"There is land to the north, there is land to the west, there is land to the south," the oracle replied.

Emboldened by the answers I obtained, I asked again:

"And the proper route—is it by the sacred promontory, or must I sight the head of Gades?"

"Mortal!" the voice declared, "you ask more than it is permitted mortal to know. Go; I tell no more."

The stone doorway turned on its hinge, and we groped our way back through the gloom out into the open air. I recompensed the attendants liberally, and returned to the city—perplexed, it is true, but confirmed in my resolution to explore the ocean and seek for land, far or near, beyond the Straits of Gades.

In the course of our walk back, I inquired of my companion whether there were many of these subterranean temples in Zeugis and Byzatium. He told me that in the interior there were several very much more elaborate, with arches and domes, but they were not nearly so ancient; the true temples of the Atlantides were all like the one which we had just left. Some there were, indeed, that were still more simple, consisting only of three stones, flat and unhewn, of which two were placed upright on their ends, and the third laid horizontally across them; others were formed of stones arranged in a long covered avenue. Of these, some were in the open air and some concealed under mounds of earth, at the top of which several stones were reared, while round the base circles of still larger stones were grouped symmetrically. No doubt some of these erections were not temples, but tombs, and were occasionally found in such numbers as to cover a large extent of ground, and were laid out in set figures, representing men, serpents, eggs, and scorpions.

Such was the Libyan's account of his religious edifices. When, however, I began to question him about their signification, and why some were underground and some above, and what was the design of their peculiar construction, I could elicit nothing from him but that it was the result of magic, of which his people had inherited the great secret from their forefathers.

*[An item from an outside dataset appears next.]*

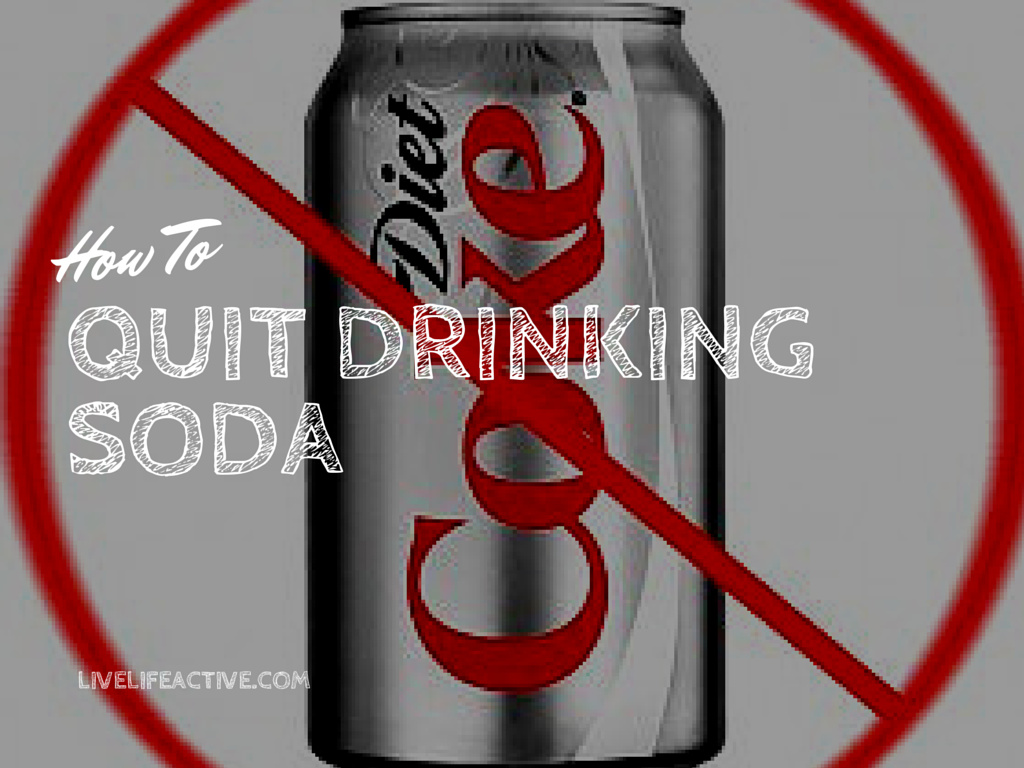 How To Stop Drinking Soda - Live Life Active Fitness Blog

Early the following morning, with the suffect's permission, I set to work to take in a supply of fresh water from the fine cisterns on the quays. Each cistern is divided into two compartments; one to collect the rain-water in its turbid condition from the paved streets, the other to receive the same water when it has undergone the process of filtration; the two tanks being connected by square-headed cocks turned by a wooden key. All the private houses, as well as the public buildings, in the towns, are provided with cisterns of a similar construction, the country villages being supplied with water from open tanks formed by two circular compartments, of which one acts as a receptacle and the other as a reservoir.